“Diary of a Victorian Dandy” was a collision of performance and photography reflecting the nation’s popular taste for the period costume drama and nostalgia for a utopian past at the heart of ‘little’ England. The production was shot on location over a period of three days in the opulent and sumptuous environment of a stately home in Hertfordshire.
The artist Yinka Shonibare is the central character of the dandy and orchestrates an ensemble of professional actors, a make-up artist, a stylist, a photographer and a director. Behind the superficiality and self-satisfaction of Shonibare’s Dandy lies a deeper social resonance. The work is a powerful parody of the artist’s own life as a creative black British man living with a physical disability in contemporary Britain. He alludes to a black aspirational designer generation, the contradictory social codes implied in the conspicuous sartorial elegance of figures such as Chris Eubank and the keeping-up-appearances mentality of the contemporary British ‘dude’ scene.
Throughout October 1998, inIVA presented the photographic series ‘Diary of a Victorian Dandy’ by the artist Yinka Shonibare at poster sites in London Underground stations.

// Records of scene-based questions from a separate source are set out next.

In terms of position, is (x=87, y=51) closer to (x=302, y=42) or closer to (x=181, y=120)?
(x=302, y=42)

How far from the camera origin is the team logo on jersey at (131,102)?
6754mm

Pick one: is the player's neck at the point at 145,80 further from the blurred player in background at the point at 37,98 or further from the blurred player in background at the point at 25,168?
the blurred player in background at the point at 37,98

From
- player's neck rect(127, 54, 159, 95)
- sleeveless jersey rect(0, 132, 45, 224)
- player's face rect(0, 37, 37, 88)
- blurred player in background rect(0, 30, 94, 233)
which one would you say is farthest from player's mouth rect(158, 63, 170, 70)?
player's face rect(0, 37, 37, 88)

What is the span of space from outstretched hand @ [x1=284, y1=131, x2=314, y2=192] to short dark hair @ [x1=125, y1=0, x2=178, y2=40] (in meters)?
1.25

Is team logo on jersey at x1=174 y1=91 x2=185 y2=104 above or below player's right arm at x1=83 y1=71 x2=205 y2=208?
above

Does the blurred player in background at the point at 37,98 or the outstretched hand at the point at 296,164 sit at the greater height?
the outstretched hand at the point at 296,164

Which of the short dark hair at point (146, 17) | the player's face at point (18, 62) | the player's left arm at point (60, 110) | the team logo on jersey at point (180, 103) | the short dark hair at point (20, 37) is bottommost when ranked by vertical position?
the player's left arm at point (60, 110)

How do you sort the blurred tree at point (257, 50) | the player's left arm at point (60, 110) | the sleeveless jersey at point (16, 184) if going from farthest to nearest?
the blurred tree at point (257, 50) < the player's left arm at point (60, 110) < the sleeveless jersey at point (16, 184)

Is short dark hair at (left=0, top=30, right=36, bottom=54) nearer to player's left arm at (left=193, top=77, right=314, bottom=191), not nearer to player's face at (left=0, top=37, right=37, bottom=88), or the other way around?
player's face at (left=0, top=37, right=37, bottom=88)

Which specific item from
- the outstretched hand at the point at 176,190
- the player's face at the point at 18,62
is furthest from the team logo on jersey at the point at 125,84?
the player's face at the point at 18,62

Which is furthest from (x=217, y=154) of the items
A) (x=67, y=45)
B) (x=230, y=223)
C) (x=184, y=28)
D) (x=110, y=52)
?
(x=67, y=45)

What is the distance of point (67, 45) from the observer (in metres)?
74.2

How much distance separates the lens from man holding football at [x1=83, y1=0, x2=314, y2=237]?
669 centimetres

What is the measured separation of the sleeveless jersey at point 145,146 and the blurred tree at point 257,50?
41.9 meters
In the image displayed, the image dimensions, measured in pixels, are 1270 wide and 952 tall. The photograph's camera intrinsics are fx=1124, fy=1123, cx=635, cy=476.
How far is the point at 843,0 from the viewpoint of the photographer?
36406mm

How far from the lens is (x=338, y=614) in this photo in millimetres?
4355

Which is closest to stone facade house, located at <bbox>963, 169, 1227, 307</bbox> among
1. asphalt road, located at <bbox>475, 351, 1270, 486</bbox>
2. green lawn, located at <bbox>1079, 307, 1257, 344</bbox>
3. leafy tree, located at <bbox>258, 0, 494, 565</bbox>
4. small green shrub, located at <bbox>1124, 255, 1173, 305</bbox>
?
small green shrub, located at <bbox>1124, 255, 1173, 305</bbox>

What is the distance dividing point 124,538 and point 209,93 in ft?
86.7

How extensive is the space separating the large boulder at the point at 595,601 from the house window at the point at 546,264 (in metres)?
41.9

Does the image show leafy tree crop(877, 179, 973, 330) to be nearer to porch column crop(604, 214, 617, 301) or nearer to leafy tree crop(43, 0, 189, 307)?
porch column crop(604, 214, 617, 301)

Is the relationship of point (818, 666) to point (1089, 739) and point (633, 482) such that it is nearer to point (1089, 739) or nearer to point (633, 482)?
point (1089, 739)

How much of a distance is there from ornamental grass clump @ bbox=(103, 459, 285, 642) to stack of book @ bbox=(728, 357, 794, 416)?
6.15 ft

The series resulted out of his performance over a period of three days as dandy at a stately home in Herefordshire. Frivolous and elegant, as we follow a-day-in-the-life of a pretentious poseur who scales the dizzy heights of the British elite, with vanity and la-di-da airs and graces, through scenes with his valet, gambling in the billiards rooms and of course, the naughty parties.
The series of five large photographs were then shown as a touring exhibition at the Castle Museum and Art Gallery, Nottingham; at the Laing Art Gallery, Higham Place in Newcastle upon Tyne and at the Towner Art Gallery and Museum at Eastbourne in 1999 / 2000.